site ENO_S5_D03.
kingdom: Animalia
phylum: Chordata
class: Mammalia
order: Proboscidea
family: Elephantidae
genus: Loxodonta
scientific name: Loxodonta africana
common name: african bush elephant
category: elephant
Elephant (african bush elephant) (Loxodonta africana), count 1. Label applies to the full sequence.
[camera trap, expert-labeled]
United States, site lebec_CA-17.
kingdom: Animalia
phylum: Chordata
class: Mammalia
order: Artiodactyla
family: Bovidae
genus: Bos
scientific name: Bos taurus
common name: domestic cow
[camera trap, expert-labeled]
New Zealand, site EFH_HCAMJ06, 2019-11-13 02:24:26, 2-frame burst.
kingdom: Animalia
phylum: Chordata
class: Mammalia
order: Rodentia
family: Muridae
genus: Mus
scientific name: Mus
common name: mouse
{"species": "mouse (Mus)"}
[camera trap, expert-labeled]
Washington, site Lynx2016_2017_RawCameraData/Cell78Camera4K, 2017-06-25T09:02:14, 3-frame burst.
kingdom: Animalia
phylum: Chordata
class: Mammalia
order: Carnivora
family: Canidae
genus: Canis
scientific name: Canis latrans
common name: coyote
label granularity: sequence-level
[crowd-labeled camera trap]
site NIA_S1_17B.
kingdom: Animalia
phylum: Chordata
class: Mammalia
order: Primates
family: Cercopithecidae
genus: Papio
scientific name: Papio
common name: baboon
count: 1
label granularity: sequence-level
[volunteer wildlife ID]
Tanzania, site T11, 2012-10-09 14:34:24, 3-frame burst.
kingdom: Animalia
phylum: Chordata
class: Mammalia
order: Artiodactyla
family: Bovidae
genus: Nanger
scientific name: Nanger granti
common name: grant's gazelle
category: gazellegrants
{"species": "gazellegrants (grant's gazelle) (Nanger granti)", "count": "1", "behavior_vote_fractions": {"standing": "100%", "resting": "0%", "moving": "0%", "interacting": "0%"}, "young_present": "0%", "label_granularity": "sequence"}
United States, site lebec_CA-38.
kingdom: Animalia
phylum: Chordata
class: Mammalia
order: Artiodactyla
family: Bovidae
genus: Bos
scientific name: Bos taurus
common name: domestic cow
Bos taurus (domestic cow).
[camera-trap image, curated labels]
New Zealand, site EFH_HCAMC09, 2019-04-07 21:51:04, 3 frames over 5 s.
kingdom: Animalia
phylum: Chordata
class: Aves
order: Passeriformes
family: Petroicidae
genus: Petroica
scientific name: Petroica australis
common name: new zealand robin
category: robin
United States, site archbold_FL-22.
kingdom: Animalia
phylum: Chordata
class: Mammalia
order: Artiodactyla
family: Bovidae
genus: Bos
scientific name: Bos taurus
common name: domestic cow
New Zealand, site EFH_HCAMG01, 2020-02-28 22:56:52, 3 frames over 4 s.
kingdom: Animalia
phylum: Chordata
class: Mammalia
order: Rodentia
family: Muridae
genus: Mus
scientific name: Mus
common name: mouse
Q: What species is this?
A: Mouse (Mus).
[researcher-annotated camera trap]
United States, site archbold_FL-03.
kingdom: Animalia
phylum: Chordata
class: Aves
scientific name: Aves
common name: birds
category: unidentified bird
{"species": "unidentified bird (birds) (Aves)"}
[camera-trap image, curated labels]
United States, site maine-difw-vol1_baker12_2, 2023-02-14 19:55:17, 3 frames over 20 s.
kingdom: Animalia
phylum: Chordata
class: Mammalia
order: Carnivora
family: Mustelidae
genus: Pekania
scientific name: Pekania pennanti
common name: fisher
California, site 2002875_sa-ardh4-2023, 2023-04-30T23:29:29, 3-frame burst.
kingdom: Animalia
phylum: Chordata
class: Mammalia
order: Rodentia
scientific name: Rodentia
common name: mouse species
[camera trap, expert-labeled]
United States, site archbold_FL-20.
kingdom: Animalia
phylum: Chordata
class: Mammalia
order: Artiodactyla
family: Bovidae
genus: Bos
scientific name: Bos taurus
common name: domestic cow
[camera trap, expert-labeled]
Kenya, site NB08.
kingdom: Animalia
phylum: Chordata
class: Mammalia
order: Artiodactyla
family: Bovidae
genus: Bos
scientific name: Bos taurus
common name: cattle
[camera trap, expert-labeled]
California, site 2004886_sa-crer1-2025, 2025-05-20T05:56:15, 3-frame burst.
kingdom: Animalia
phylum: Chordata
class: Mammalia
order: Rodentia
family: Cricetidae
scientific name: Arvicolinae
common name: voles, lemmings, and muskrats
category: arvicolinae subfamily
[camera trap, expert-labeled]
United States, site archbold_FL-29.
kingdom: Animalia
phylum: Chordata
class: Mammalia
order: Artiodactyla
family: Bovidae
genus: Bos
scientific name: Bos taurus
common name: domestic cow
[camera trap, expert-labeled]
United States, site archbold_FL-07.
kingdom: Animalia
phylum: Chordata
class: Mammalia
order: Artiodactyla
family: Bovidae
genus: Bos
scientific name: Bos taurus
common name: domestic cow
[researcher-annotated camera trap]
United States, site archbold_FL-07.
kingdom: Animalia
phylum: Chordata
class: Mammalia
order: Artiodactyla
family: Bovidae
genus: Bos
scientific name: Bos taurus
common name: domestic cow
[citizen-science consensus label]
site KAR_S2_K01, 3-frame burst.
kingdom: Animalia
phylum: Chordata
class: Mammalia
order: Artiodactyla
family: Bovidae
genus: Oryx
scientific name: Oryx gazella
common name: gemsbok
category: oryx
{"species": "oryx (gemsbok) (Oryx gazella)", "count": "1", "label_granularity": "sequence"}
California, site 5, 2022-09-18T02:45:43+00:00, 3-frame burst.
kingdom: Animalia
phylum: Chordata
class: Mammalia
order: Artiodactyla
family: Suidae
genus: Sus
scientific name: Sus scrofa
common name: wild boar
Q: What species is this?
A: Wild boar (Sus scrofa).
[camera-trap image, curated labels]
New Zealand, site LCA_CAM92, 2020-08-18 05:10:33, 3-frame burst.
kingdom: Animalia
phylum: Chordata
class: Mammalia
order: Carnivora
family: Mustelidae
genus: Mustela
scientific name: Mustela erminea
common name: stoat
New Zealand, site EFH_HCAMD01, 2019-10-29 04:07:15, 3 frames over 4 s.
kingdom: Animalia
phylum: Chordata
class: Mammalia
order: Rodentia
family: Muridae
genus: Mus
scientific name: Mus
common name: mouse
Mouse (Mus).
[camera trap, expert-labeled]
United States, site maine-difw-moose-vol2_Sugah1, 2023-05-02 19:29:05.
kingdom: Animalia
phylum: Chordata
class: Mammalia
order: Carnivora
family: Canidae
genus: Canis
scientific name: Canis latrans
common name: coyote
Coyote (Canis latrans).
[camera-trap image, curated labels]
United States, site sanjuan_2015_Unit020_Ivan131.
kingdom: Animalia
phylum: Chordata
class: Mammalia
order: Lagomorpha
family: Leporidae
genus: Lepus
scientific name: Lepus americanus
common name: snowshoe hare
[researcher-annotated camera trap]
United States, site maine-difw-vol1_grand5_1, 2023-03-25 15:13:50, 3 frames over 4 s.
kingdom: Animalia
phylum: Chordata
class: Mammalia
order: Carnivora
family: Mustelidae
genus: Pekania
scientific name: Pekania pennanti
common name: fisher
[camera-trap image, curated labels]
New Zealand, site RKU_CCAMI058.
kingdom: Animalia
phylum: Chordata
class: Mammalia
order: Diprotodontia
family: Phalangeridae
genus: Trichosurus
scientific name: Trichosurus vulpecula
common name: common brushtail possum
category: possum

=======

> **Task objective**
Repeat what the records above say. Use their exact words.

> **Completed exercise**
site ENO_S5_D03.
kingdom: Animalia
phylum: Chordata
class: Mammalia
order: Proboscidea
family: Elephantidae
genus: Loxodonta
scientific name: Loxodonta africana
common name: african bush elephant
category: elephant
Elephant (african bush elephant) (Loxodonta africana), count 1. Label applies to the full sequence.
[camera trap, expert-labeled]
United States, site lebec_CA-17.
kingdom: Animalia
phylum: Chordata
class: Mammalia
order: Artiodactyla
family: Bovidae
genus: Bos
scientific name: Bos taurus
common name: domestic cow
[camera trap, expert-labeled]
New Zealand, site EFH_HCAMJ06, 2019-11-13 02:24:26, 2-frame burst.
kingdom: Animalia
phylum: Chordata
class: Mammalia
order: Rodentia
family: Muridae
genus: Mus
scientific name: Mus
common name: mouse
{"species": "mouse (Mus)"}
[camera trap, expert-labeled]
Washington, site Lynx2016_2017_RawCameraData/Cell78Camera4K, 2017-06-25T09:02:14, 3-frame burst.
kingdom: Animalia
phylum: Chordata
class: Mammalia
order: Carnivora
family: Canidae
genus: Canis
scientific name: Canis latrans
common name: coyote
label granularity: sequence-level
[crowd-labeled camera trap]
site NIA_S1_17B.
kingdom: Animalia
phylum: Chordata
class: Mammalia
order: Primates
family: Cercopithecidae
genus: Papio
scientific name: Papio
common name: baboon
count: 1
label granularity: sequence-level
[volunteer wildlife ID]
Tanzania, site T11, 2012-10-09 14:34:24, 3-frame burst.
kingdom: Animalia
phylum: Chordata
class: Mammalia
order: Artiodactyla
family: Bovidae
genus: Nanger
scientific name: Nanger granti
common name: grant's gazelle
category: gazellegrants
{"species": "gazellegrants (grant's gazelle) (Nanger granti)", "count": "1", "behavior_vote_fractions": {"standing": "100%", "resting": "0%", "moving": "0%", "interacting": "0%"}, "young_present": "0%", "label_granularity": "sequence"}
United States, site lebec_CA-38.
kingdom: Animalia
phylum: Chordata
class: Mammalia
order: Artiodactyla
family: Bovidae
genus: Bos
scientific name: Bos taurus
common name: domestic cow
Bos taurus (domestic cow).
[camera-trap image, curated labels]
New Zealand, site EFH_HCAMC09, 2019-04-07 21:51:04, 3 frames over 5 s.
kingdom: Animalia
phylum: Chordata
class: Aves
order: Passeriformes
family: Petroicidae
genus: Petroica
scientific name: Petroica australis
common name: new zealand robin
category: robin
United States, site archbold_FL-22.
kingdom: Animalia
phylum: Chordata
class: Mammalia
order: Artiodactyla
family: Bovidae
genus: Bos
scientific name: Bos taurus
common name: domestic cow
New Zealand, site EFH_HCAMG01, 2020-02-28 22:56:52, 3 frames over 4 s.
kingdom: Animalia
phylum: Chordata
class: Mammalia
order: Rodentia
family: Muridae
genus: Mus
scientific name: Mus
common name: mouse
Q: What species is this?
A: Mouse (Mus).
[researcher-annotated camera trap]
United States, site archbold_FL-03.
kingdom: Animalia
phylum: Chordata
class: Aves
scientific name: Aves
common name: birds
category: unidentified bird
{"species": "unidentified bird (birds) (Aves)"}
[camera-trap image, curated labels]
United States, site maine-difw-vol1_baker12_2, 2023-02-14 19:55:17, 3 frames over 20 s.
kingdom: Animalia
phylum: Chordata
class: Mammalia
order: Carnivora
family: Mustelidae
genus: Pekania
scientific name: Pekania pennanti
common name: fisher
California, site 2002875_sa-ardh4-2023, 2023-04-30T23:29:29, 3-frame burst.
kingdom: Animalia
phylum: Chordata
class: Mammalia
order: Rodentia
scientific name: Rodentia
common name: mouse species
[camera trap, expert-labeled]
United States, site archbold_FL-20.
kingdom: Animalia
phylum: Chordata
class: Mammalia
order: Artiodactyla
family: Bovidae
genus: Bos
scientific name: Bos taurus
common name: domestic cow
[camera trap, expert-labeled]
Kenya, site NB08.
kingdom: Animalia
phylum: Chordata
class: Mammalia
order: Artiodactyla
family: Bovidae
genus: Bos
scientific name: Bos taurus
common name: cattle
[camera trap, expert-labeled]
California, site 2004886_sa-crer1-2025, 2025-05-20T05:56:15, 3-frame burst.
kingdom: Animalia
phylum: Chordata
class: Mammalia
order: Rodentia
family: Cricetidae
scientific name: Arvicolinae
common name: voles, lemmings, and muskrats
category: arvicolinae subfamily
[camera trap, expert-labeled]
United States, site archbold_FL-29.
kingdom: Animalia
phylum: Chordata
class: Mammalia
order: Artiodactyla
family: Bovidae
genus: Bos
scientific name: Bos taurus
common name: domestic cow
[camera trap, expert-labeled]
United States, site archbold_FL-07.
kingdom: Animalia
phylum: Chordata
class: Mammalia
order: Artiodactyla
family: Bovidae
genus: Bos
scientific name: Bos taurus
common name: domestic cow
[researcher-annotated camera trap]
United States, site archbold_FL-07.
kingdom: Animalia
phylum: Chordata
class: Mammalia
order: Artiodactyla
family: Bovidae
genus: Bos
scientific name: Bos taurus
common name: domestic cow
[citizen-science consensus label]
site KAR_S2_K01, 3-frame burst.
kingdom: Animalia
phylum: Chordata
class: Mammalia
order: Artiodactyla
family: Bovidae
genus: Oryx
scientific name: Oryx gazella
common name: gemsbok
category: oryx
{"species": "oryx (gemsbok) (Oryx gazella)", "count": "1", "label_granularity": "sequence"}
California, site 5, 2022-09-18T02:45:43+00:00, 3-frame burst.
kingdom: Animalia
phylum: Chordata
class: Mammalia
order: Artiodactyla
family: Suidae
genus: Sus
scientific name: Sus scrofa
common name: wild boar
Q: What species is this?
A: Wild boar (Sus scrofa).
[camera-trap image, curated labels]
New Zealand, site LCA_CAM92, 2020-08-18 05:10:33, 3-frame burst.
kingdom: Animalia
phylum: Chordata
class: Mammalia
order: Carnivora
family: Mustelidae
genus: Mustela
scientific name: Mustela erminea
common name: stoat
New Zealand, site EFH_HCAMD01, 2019-10-29 04:07:15, 3 frames over 4 s.
kingdom: Animalia
phylum: Chordata
class: Mammalia
order: Rodentia
family: Muridae
genus: Mus
scientific name: Mus
common name: mouse
Mouse (Mus).
[camera trap, expert-labeled]
United States, site maine-difw-moose-vol2_Sugah1, 2023-05-02 19:29:05.
kingdom: Animalia
phylum: Chordata
class: Mammalia
order: Carnivora
family: Canidae
genus: Canis
scientific name: Canis latrans
common name: coyote
Coyote (Canis latrans).
[camera-trap image, curated labels]
United States, site sanjuan_2015_Unit020_Ivan131.
kingdom: Animalia
phylum: Chordata
class: Mammalia
order: Lagomorpha
family: Leporidae
genus: Lepus
scientific name: Lepus americanus
common name: snowshoe hare
[researcher-annotated camera trap]
United States, site maine-difw-vol1_grand5_1, 2023-03-25 15:13:50, 3 frames over 4 s.
kingdom: Animalia
phylum: Chordata
class: Mammalia
order: Carnivora
family: Mustelidae
genus: Pekania
scientific name: Pekania pennanti
common name: fisher
[camera-trap image, curated labels]
New Zealand, site RKU_CCAMI058.
kingdom: Animalia
phylum: Chordata
class: Mammalia
order: Diprotodontia
family: Phalangeridae
genus: Trichosurus
scientific name: Trichosurus vulpecula
common name: common brushtail possum
category: possum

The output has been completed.